Vergesellschaftungshinweise
Hemirhamphodon phaiosoma wird in einer Haremsgruppe mit nur einem Männchen und mehreren Weibchen gehalten. Mehrere Männchen pro Becken führen zu dauerhaften Kämpfen. Weibchen sind untereinander verträglich.
Das Temperament ist friedlich und zurückhaltend. Schnecken werden toleriert. Garnelen sind größenabhängig: adulte Garnelen werden meist ignoriert, Junggarnelen können gefressen werden.
Geeignete Beifische sind kleine, ruhige südostasiatische Schwarzwasserarten. Größere, aktive oder räuberische Fische sind ungeeignet.
Geschlechtsdimorphismus
Männchen besitzen ein Andropodium (modifizierte Afterflosse) zur inneren Befruchtung und sind schlanker gebaut. Weibchen sind fülliger im Bauchbereich.
Haltungstipps / Pflege
Wasserwerte für die Aquarienhaltung: Temperatur 24–27 °C, pH 5,0–6,5, GH 1–3 °dGH.
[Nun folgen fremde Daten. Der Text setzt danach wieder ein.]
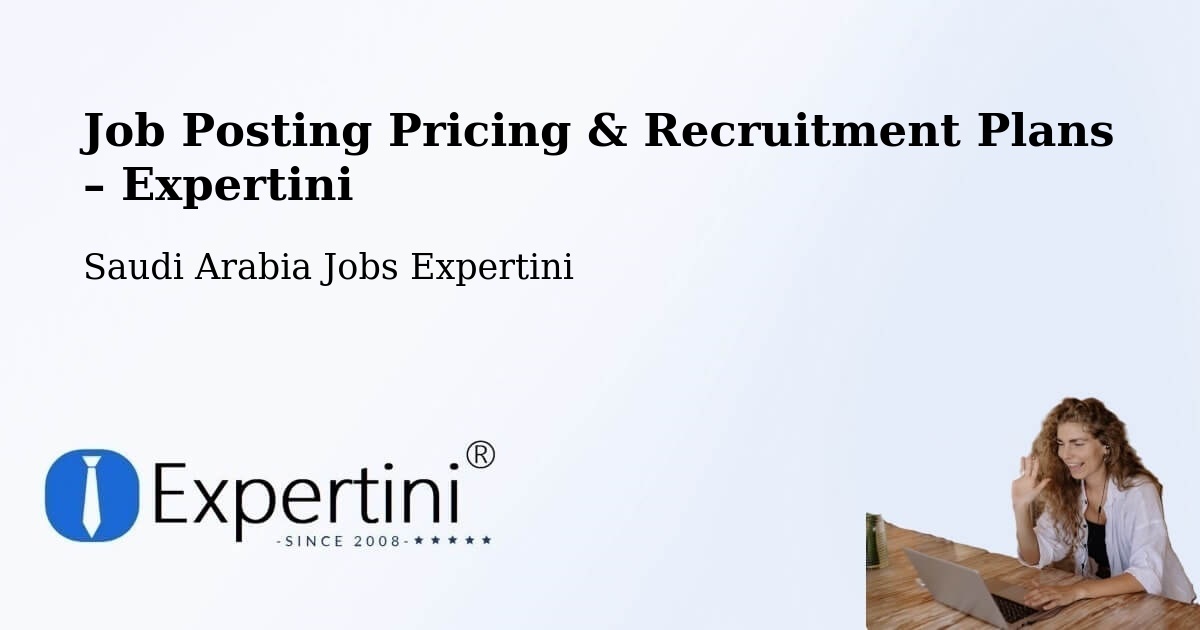 Job Posting Pricing & Recruitment Plans – Shokhaibٍ - Shokhaibٍ, Saudi Arabia Jobs Expertini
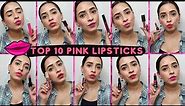 TOP 10 PINK Lipsticks | Hot pink, magenta, fuschia and many more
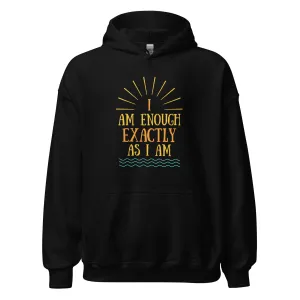 I AM ENOUGH EXACTLY AS I AM Vintage Mental Health Hoodie for Women
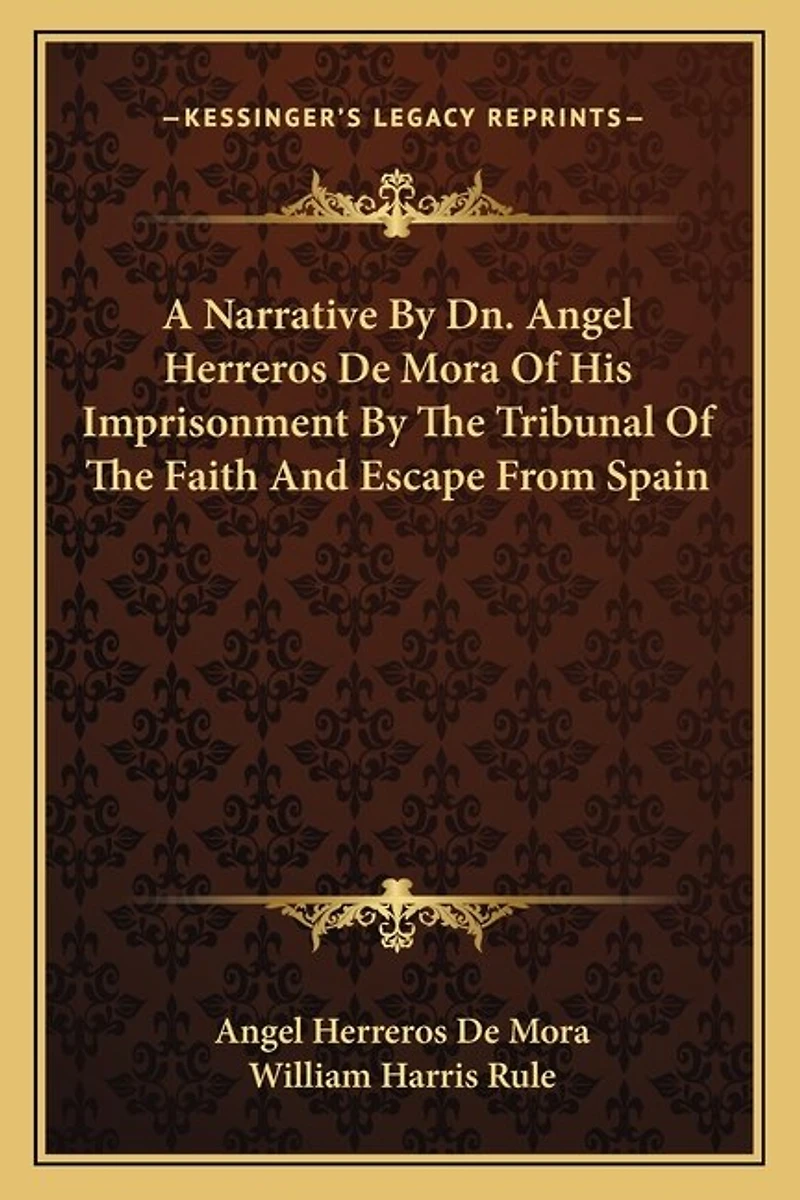 A Narrative By Dn. Angel Herreros De Mora Of His Imprisonment By The Tribunal Of The Faith And Escape From Spain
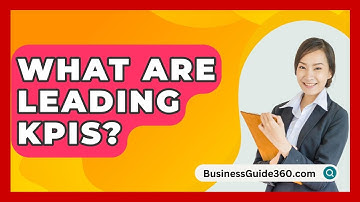What Are Leading KPIs? - BusinessGuide360.com
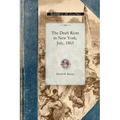 The Draft Riots in New York, July, 1863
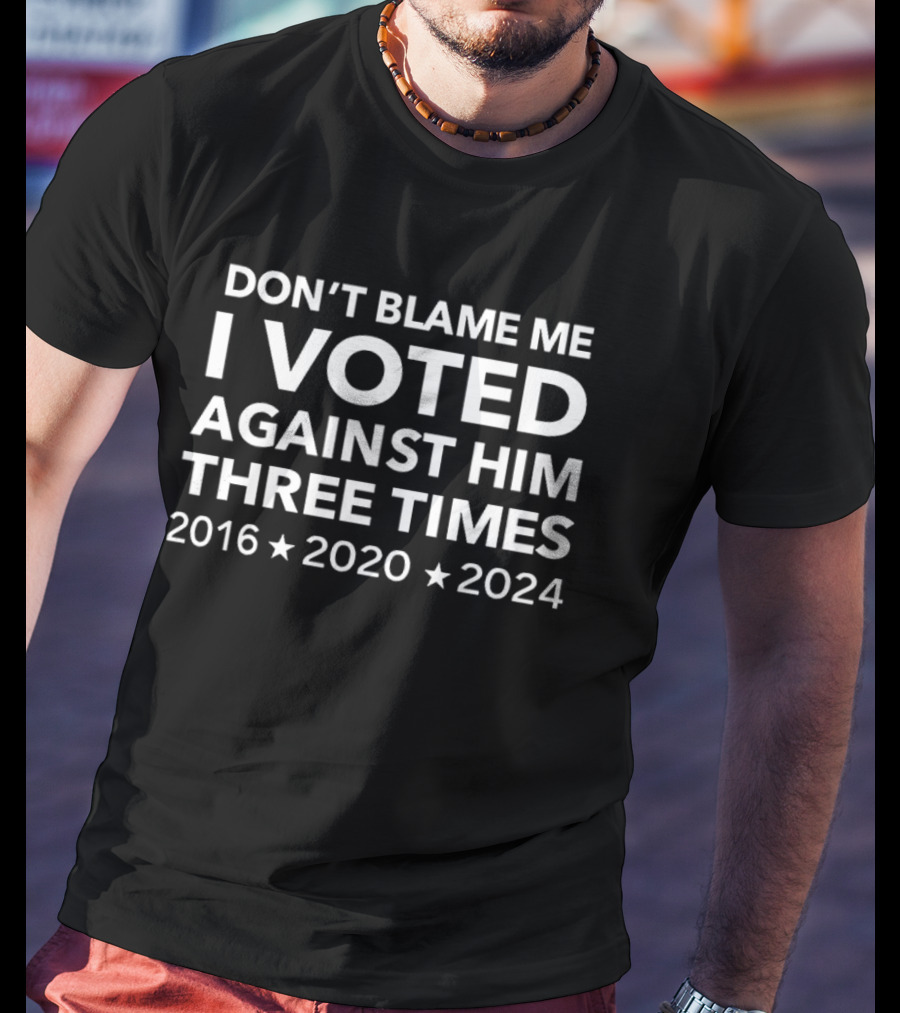 Don't Blame Me I Voted Against Him Three Times 2016 2020 2024 T-Shirt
Ein Becken mit mindestens 80 cm Kantenlänge und 112 Litern ist für eine kleine Gruppe das Minimum. Die Wasseroberfläche sollte dicht mit Schwimmpflanzen bedeckt sein. Dunkler Bodengrund, Torf im Filter, Erlenzäpfchen oder Seemandelbaumblätter schaffen den nötigen Schwarzwassercharakter.
Starke Strömung ist zu vermeiden; eine sanfte Oberflächenbewegung ist ausreichend. Die Abdeckung muss absolut lückenlos sein.
Die Art stellt hohe Ansprüche an die Wasserchemie und ist für Halter mit Erfahrung in Schwarzwasseraquaristik geeignet.
Zucht und Fortpflanzung
Fortpflanzungstyp: Ovovivipar (lebendgebärend mit innerer Befruchtung). Zuchtschwierigkeit: Mittel.
Hemirhamphodon phaiosoma ist ovovivipar. Männchen befruchten die Weibchen intern über das Andropodium. Die Jungfische werden fertig entwickelt geboren. Für die Zucht empfehlen sich sehr weiches, saures Wasser und intensive Konditionierung mit Lebendfutter. Ein dicht bepflanztes Zuchtbecken bietet den Jungfischen Schutz.
Ernährung/Futterbedarf
Ernährungstyp: Fleischfresser (Karnivor).
Hemirhamphodon phaiosoma ist ein Insektivor, der Nahrung ausschließlich an der Wasseroberfläche aufnimmt. Fruchtfliegen (Drosophila) sind das ideale Futter. Weitere geeignete Futtertiere: Mückenlarven, Artemia und kleine schwimmende Futterorganismen. Hochwertiges, fleischbetontes Flockenfutter wird als Ergänzung akzeptiert, sofern es schwimmt.
Fütterungshinweis: Lieber mehrmals täglich kleine Portionen füttern als eine große Mahlzeit. Was innerhalb von 2–3 Minuten nicht gefressen wird, ist zu viel.
Natürlicher Lebensraum
Hemirhamphodon phaiosoma stammt aus Borneo (Kalimantan, Indonesien) und bewohnt Schwarzwasserflüsse und Torfsümpfe mit teefarbenem, sehr weichem und saurem Wasser. Die Strömung ist gering, das Substrat oft organisch mit Torfauflage. Dichte Ufervegetation und Schwimmpflanzen prägen das Habitat.